(Directions for this task) Every line of the data below should be retyped exactly, with no images carried over.

(Records provided)
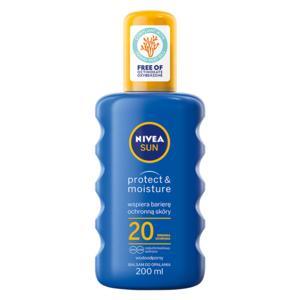 Nawilżający spray do opalania SPF 20 marki Nivea - zdjęcie nr 1 - Bangla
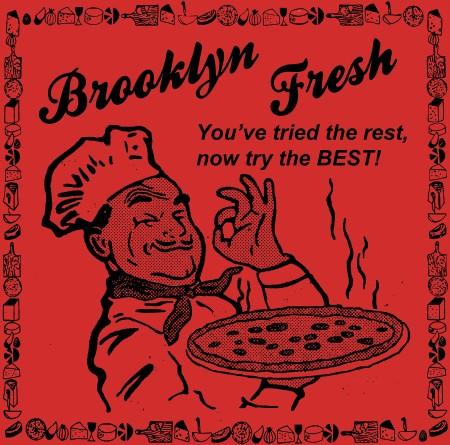 Brooklyn Fresh Tee 2T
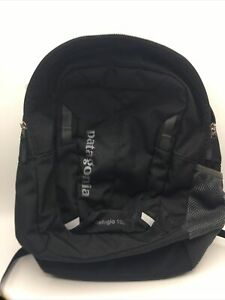 Patagonia Refugio 15L Backpack Bag Black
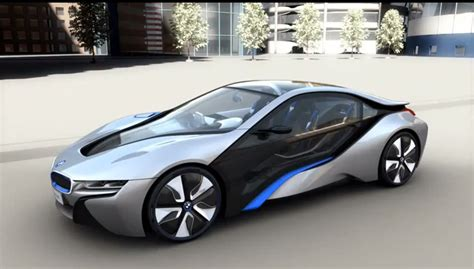bmw concept i8 bmw i8 concept driving experience youtube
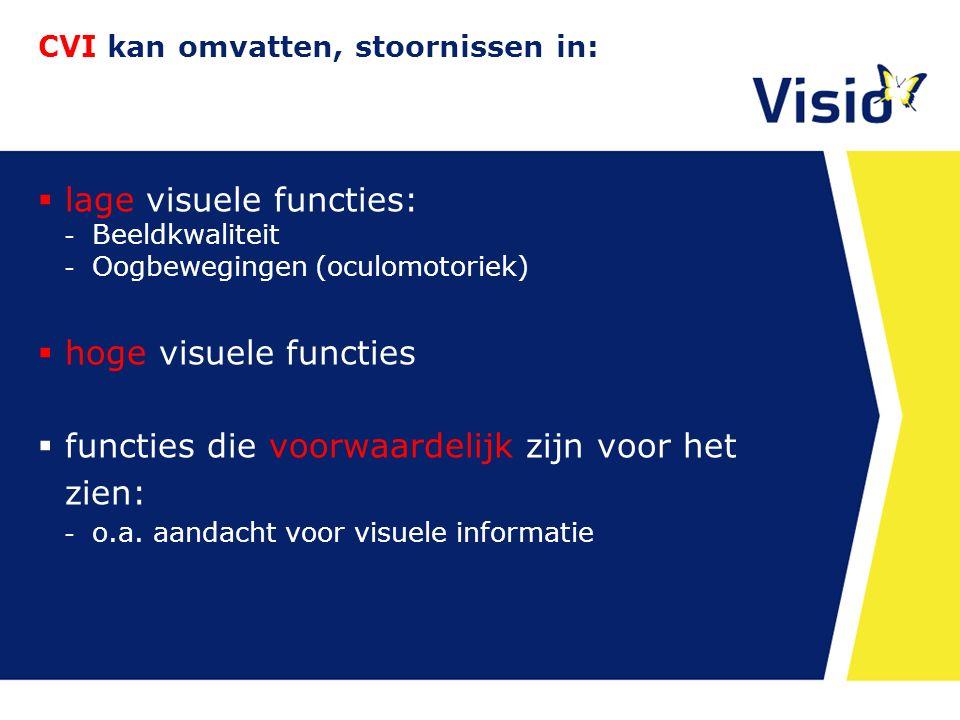 CVI kan omvatten, stoornissen in:  lage visuele functies: - Beeldkwaliteit - Oogbewegingen (oculomotoriek)  hoge visuele functies  functies die voo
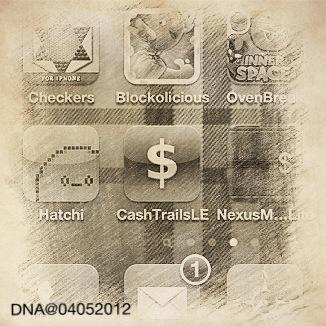 DNA 001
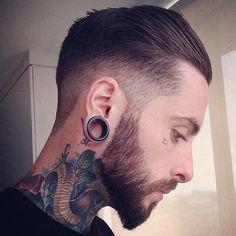 Boys Face Piercing Looks That Will Turn Heads Men's Piercings, Piercing Tattoo, Tattoo Ink, Barber Haircuts, Haircuts For Men, Men's Haircuts, Greaser Hair, Greaser Style, Legs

(Answer below)
 Nawilżający spray do opalania SPF 20 marki Nivea - zdjęcie nr 1 - Bangla
 Brooklyn Fresh Tee 2T
 Patagonia Refugio 15L Backpack Bag Black
bmw concept i8 bmw i8 concept driving experience youtube
 CVI kan omvatten, stoornissen in:  lage visuele functies: - Beeldkwaliteit - Oogbewegingen (oculomotoriek)  hoge visuele functies  functies die voo
 DNA 001
 Boys Face Piercing Looks That Will Turn Heads Men's Piercings, Piercing Tattoo, Tattoo Ink, Barber Haircuts, Haircuts For Men, Men's Haircuts, Greaser Hair, Greaser Style, Legs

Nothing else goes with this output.